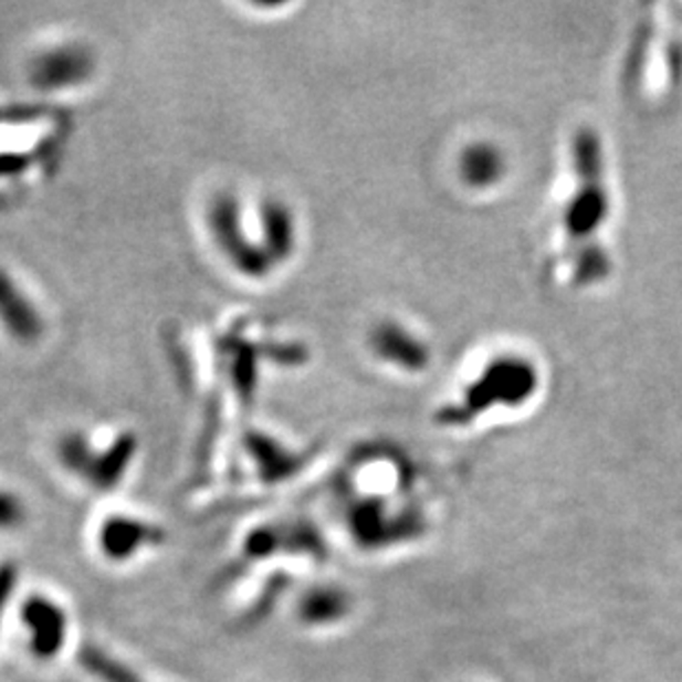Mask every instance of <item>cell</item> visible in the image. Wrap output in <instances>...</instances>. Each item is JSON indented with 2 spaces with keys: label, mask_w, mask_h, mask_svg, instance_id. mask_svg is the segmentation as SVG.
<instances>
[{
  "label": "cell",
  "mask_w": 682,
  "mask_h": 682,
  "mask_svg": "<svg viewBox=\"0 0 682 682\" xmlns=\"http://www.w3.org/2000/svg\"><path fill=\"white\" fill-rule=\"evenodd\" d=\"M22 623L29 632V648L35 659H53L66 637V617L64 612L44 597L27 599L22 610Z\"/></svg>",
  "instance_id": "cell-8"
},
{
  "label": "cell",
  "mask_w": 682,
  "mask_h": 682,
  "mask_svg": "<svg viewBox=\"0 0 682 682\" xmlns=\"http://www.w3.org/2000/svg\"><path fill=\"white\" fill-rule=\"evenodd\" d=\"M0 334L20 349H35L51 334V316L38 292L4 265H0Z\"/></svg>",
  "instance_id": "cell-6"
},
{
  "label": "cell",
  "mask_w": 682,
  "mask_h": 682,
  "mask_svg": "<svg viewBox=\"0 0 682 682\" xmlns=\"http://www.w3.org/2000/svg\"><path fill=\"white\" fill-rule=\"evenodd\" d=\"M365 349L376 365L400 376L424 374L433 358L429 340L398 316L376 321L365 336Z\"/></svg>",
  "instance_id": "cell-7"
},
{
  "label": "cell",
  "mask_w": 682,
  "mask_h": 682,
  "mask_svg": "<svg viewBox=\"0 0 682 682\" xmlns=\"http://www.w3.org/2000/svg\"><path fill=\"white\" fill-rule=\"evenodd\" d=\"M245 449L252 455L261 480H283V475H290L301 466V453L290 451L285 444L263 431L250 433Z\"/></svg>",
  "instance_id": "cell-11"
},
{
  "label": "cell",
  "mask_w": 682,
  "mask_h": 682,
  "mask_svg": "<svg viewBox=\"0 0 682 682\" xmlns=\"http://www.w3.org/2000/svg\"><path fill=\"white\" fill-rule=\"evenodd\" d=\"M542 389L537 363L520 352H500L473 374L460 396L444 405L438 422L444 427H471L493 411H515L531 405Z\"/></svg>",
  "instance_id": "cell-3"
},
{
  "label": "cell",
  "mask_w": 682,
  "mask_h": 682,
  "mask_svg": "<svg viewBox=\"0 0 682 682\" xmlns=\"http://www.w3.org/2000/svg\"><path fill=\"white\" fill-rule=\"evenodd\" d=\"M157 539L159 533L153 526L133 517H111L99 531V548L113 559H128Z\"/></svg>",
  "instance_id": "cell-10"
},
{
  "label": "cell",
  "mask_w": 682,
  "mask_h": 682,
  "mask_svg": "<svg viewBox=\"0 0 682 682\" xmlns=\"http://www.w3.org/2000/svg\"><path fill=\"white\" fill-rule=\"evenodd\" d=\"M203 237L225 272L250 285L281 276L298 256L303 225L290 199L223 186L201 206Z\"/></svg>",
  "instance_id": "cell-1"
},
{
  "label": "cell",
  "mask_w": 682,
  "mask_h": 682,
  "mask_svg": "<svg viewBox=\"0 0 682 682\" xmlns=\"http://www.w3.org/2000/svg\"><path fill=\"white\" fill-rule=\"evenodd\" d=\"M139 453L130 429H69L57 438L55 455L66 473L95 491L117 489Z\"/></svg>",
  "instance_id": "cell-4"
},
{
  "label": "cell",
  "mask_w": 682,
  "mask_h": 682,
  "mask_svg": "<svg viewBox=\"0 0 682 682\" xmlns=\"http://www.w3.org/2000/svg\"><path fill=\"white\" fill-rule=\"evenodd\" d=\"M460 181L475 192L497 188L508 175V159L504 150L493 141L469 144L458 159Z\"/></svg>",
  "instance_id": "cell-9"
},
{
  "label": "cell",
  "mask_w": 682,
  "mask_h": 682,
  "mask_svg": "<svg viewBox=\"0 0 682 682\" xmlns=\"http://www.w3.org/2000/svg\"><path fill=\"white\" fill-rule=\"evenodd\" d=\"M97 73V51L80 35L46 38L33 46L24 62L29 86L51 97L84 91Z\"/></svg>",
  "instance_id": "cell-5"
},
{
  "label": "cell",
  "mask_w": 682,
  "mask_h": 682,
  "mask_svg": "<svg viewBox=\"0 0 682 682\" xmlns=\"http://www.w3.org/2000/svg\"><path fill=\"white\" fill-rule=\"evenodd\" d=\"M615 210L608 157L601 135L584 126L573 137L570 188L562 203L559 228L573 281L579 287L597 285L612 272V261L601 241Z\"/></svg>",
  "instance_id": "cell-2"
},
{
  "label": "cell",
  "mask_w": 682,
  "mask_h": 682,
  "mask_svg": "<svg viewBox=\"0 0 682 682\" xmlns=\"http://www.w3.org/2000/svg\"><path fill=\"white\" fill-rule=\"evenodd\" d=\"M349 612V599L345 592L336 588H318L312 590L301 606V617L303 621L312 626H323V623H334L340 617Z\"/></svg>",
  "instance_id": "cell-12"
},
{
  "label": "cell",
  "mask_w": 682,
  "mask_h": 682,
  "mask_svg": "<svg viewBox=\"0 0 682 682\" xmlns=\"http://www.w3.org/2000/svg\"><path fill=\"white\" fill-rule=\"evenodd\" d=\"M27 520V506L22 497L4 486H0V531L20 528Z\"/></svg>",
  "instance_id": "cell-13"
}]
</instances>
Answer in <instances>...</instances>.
==
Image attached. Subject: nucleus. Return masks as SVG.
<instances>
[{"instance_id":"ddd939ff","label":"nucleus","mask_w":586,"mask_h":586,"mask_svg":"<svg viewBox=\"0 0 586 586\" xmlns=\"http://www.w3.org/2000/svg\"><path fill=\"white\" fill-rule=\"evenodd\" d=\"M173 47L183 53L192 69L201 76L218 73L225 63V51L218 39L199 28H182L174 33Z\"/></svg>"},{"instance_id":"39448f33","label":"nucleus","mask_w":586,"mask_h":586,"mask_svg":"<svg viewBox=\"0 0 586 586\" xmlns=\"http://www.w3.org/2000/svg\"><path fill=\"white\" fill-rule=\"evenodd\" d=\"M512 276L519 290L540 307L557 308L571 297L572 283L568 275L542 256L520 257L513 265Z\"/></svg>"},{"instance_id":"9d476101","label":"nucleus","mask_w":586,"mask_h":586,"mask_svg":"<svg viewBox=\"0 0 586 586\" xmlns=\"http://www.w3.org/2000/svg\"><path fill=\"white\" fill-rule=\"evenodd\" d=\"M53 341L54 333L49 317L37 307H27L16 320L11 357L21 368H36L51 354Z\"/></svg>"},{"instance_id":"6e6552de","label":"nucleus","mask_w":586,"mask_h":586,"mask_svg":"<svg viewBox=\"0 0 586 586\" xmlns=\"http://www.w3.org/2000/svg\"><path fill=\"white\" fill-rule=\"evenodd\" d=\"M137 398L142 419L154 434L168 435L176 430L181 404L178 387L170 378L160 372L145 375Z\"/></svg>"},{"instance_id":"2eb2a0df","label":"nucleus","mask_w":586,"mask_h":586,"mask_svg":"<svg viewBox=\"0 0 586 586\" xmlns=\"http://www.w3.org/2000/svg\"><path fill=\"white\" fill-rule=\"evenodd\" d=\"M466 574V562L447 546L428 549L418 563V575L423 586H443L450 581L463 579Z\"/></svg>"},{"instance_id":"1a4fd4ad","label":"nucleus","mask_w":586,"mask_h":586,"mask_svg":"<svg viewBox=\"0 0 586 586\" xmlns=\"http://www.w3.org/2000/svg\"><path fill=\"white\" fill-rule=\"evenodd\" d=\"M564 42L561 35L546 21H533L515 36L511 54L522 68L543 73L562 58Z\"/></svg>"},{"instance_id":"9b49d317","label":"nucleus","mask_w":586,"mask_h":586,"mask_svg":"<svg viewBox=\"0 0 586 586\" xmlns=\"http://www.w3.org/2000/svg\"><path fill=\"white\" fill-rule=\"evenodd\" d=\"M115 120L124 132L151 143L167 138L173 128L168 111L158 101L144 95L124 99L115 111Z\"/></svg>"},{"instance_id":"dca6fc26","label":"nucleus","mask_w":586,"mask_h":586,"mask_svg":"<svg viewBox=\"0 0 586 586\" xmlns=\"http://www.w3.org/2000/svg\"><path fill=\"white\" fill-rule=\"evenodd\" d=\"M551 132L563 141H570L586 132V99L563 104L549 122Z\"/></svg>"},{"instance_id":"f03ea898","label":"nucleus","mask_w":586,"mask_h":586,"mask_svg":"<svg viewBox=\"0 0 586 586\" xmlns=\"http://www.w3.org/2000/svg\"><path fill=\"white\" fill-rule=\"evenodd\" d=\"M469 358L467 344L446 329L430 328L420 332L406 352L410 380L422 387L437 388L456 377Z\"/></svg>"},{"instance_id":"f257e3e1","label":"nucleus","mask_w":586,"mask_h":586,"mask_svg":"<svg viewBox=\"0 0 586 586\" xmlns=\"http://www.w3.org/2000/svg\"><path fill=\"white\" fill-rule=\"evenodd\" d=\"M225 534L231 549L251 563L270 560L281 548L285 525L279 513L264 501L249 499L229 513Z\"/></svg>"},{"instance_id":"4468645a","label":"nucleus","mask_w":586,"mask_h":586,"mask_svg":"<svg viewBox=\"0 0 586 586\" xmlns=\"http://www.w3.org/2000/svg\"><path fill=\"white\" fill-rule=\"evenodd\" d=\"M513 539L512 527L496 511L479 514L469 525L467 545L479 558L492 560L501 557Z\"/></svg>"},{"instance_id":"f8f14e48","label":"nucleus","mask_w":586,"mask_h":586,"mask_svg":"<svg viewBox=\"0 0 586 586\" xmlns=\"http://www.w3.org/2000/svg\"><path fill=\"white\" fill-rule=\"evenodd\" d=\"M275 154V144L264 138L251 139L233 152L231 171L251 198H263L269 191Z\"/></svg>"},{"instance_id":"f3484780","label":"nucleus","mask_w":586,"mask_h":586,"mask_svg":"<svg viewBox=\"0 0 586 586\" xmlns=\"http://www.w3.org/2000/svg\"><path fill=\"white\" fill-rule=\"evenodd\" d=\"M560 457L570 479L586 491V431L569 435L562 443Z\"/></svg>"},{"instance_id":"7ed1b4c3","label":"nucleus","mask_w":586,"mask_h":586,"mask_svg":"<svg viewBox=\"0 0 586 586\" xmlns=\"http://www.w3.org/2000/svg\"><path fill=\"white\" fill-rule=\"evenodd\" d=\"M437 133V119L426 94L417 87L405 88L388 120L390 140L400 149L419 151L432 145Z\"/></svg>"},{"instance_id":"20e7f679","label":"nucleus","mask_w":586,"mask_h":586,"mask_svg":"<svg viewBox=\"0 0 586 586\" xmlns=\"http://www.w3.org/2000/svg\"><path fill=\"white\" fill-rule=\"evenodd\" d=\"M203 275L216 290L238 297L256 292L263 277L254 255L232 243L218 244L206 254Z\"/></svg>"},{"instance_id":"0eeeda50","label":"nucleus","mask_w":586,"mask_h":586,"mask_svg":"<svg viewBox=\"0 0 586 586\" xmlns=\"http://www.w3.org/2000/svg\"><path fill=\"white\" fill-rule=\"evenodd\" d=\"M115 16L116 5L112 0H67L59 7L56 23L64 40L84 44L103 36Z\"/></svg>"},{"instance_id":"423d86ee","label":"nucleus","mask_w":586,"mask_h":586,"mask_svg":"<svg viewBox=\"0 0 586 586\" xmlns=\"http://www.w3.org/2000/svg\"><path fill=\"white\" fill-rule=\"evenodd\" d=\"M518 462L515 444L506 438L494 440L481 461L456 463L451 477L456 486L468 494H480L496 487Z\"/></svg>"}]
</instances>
...
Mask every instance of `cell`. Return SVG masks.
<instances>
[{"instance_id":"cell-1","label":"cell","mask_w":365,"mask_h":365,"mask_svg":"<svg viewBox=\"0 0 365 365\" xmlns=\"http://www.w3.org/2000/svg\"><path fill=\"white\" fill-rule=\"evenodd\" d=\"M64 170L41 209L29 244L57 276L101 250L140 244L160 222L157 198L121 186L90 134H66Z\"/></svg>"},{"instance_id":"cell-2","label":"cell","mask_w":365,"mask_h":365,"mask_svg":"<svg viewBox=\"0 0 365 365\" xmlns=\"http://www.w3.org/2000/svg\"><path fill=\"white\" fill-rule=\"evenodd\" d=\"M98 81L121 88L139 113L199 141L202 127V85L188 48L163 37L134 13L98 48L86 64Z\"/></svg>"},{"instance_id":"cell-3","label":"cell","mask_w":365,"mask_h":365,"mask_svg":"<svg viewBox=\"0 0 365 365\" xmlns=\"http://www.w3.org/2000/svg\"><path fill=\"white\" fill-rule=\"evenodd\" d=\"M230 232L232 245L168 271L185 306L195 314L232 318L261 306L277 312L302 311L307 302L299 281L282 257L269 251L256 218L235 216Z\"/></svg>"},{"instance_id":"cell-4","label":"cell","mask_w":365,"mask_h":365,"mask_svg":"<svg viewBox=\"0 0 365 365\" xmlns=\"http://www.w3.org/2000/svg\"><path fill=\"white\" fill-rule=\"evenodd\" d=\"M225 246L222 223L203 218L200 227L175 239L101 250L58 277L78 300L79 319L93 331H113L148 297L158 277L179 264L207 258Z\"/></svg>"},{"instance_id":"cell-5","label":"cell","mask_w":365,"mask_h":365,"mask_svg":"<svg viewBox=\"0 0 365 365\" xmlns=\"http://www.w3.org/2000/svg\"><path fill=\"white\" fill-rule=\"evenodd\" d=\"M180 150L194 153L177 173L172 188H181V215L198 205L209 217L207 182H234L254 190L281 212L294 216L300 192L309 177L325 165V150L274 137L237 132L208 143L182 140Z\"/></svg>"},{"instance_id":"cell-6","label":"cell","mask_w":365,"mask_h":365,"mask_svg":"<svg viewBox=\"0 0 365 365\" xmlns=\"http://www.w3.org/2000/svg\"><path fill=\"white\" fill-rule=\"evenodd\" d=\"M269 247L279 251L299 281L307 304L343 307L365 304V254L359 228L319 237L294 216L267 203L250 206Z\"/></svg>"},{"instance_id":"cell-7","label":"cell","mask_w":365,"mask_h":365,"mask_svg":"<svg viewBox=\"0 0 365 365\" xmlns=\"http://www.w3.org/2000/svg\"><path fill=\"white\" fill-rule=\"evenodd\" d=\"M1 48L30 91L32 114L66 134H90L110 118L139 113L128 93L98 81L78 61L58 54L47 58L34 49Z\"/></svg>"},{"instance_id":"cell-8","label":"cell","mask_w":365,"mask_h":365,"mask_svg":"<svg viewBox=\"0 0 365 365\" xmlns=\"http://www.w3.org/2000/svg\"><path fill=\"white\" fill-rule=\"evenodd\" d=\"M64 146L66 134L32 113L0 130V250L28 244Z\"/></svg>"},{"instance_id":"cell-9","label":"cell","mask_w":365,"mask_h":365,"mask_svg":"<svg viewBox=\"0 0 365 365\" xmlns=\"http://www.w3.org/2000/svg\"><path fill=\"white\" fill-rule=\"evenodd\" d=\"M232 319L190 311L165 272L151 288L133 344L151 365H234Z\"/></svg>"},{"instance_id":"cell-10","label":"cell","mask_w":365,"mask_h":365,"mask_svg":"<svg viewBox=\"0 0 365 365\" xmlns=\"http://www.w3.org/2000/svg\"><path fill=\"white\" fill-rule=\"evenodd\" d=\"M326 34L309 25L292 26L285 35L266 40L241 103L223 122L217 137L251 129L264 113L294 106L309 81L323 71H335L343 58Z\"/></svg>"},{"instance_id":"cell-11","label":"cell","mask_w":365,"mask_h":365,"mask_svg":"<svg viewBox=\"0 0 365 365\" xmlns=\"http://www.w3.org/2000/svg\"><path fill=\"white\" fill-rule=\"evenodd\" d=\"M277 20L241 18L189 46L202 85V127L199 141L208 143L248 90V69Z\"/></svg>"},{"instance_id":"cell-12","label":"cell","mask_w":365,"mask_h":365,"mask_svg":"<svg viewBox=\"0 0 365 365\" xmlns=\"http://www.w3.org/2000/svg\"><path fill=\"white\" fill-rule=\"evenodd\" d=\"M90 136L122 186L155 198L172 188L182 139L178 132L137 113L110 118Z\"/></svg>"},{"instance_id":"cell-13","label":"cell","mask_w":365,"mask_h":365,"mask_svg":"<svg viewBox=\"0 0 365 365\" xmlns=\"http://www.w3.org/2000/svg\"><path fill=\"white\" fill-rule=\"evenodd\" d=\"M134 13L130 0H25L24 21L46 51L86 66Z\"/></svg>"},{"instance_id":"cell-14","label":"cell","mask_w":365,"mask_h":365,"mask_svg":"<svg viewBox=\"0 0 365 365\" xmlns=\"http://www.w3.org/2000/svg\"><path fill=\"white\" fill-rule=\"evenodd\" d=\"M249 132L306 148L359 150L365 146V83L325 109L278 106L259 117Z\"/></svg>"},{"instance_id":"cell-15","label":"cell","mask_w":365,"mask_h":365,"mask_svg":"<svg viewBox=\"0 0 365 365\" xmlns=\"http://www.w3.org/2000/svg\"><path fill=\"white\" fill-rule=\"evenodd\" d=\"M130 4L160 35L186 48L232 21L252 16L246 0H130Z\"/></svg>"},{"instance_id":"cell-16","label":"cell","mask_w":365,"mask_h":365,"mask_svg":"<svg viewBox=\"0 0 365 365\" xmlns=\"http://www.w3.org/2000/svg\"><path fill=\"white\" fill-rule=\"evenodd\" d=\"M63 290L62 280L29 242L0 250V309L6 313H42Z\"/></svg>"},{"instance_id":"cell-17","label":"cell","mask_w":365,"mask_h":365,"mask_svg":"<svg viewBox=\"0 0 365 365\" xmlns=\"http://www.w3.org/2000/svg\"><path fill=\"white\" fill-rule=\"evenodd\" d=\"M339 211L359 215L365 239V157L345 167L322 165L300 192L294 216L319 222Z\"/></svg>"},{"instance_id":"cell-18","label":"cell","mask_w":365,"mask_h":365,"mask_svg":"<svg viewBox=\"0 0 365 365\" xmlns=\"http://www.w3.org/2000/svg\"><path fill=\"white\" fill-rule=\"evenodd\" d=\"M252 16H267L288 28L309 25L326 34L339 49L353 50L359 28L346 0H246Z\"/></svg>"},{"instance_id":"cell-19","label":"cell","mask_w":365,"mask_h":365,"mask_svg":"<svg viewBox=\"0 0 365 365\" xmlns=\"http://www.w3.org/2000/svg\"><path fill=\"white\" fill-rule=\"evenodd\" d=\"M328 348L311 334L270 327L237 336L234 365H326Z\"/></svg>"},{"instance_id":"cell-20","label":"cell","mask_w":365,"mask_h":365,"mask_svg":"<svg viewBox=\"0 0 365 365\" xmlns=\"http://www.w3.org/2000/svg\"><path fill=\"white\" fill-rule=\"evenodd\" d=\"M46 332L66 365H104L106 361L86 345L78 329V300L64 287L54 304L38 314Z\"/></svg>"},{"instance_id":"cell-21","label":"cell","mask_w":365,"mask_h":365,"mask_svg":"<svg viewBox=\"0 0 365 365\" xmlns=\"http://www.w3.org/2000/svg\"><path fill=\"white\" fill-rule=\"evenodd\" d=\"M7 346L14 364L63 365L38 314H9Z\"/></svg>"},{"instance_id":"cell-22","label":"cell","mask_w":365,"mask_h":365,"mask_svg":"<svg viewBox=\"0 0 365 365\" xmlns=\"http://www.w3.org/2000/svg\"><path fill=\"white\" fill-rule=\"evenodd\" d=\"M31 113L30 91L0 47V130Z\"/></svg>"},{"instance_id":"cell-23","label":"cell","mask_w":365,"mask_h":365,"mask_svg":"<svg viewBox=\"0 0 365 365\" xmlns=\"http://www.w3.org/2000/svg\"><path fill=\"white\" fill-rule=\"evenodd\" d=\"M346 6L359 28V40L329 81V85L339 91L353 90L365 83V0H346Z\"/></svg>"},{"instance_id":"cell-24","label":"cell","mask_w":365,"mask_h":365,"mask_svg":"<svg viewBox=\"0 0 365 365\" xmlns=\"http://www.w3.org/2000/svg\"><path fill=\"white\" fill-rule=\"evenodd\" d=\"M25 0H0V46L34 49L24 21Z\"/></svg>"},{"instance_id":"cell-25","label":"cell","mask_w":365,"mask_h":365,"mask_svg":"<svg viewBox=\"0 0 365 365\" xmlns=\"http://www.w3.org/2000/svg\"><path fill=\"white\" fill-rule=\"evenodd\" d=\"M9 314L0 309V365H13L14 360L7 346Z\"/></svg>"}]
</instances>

◆ **GIVEN INSTRUCTION**: Format the lines of the records from the line with "Mask every instance of <item>cell</item>" to the line with "349L376 365L400 376L424" as a JSON list of strings, one string per line, omitting blank lines and leaving out the pictures.

◆ **SOLUTION FOR THIS EXERCISE**:
[
  "Mask every instance of <item>cell</item> visible in the image. Wrap output in <instances>...</instances>. Each item is JSON indented with 2 spaces with keys: label, mask_w, mask_h, mask_svg, instance_id. mask_svg is the segmentation as SVG.",
  "<instances>",
  "[{",
  "  \"label\": \"cell\",",
  "  \"mask_w\": 682,",
  "  \"mask_h\": 682,",
  "  \"mask_svg\": \"<svg viewBox=\\\"0 0 682 682\\\" xmlns=\\\"http://www.w3.org/2000/svg\\\"><path fill=\\\"white\\\" fill-rule=\\\"evenodd\\\" d=\\\"M22 623L29 632V648L35 659H53L66 637V617L64 612L44 597L27 599L22 610Z\\\"/></svg>\",",
  "  \"instance_id\": \"cell-8\"",
  "},",
  "{",
  "  \"label\": \"cell\",",
  "  \"mask_w\": 682,",
  "  \"mask_h\": 682,",
  "  \"mask_svg\": \"<svg viewBox=\\\"0 0 682 682\\\" xmlns=\\\"http://www.w3.org/2000/svg\\\"><path fill=\\\"white\\\" fill-rule=\\\"evenodd\\\" d=\\\"M0 334L20 349H35L51 334V316L38 292L4 265H0Z\\\"/></svg>\",",
  "  \"instance_id\": \"cell-6\"",
  "},",
  "{",
  "  \"label\": \"cell\",",
  "  \"mask_w\": 682,",
  "  \"mask_h\": 682,",
  "  \"mask_svg\": \"<svg viewBox=\\\"0 0 682 682\\\" xmlns=\\\"http://www.w3.org/2000/svg\\\"><path fill=\\\"white\\\" fill-rule=\\\"evenodd\\\" d=\\\"M365 349L376 365L400 376L424 374L433 358L429 340L398 316L376 321L365 336Z\\\"/></svg>\","
]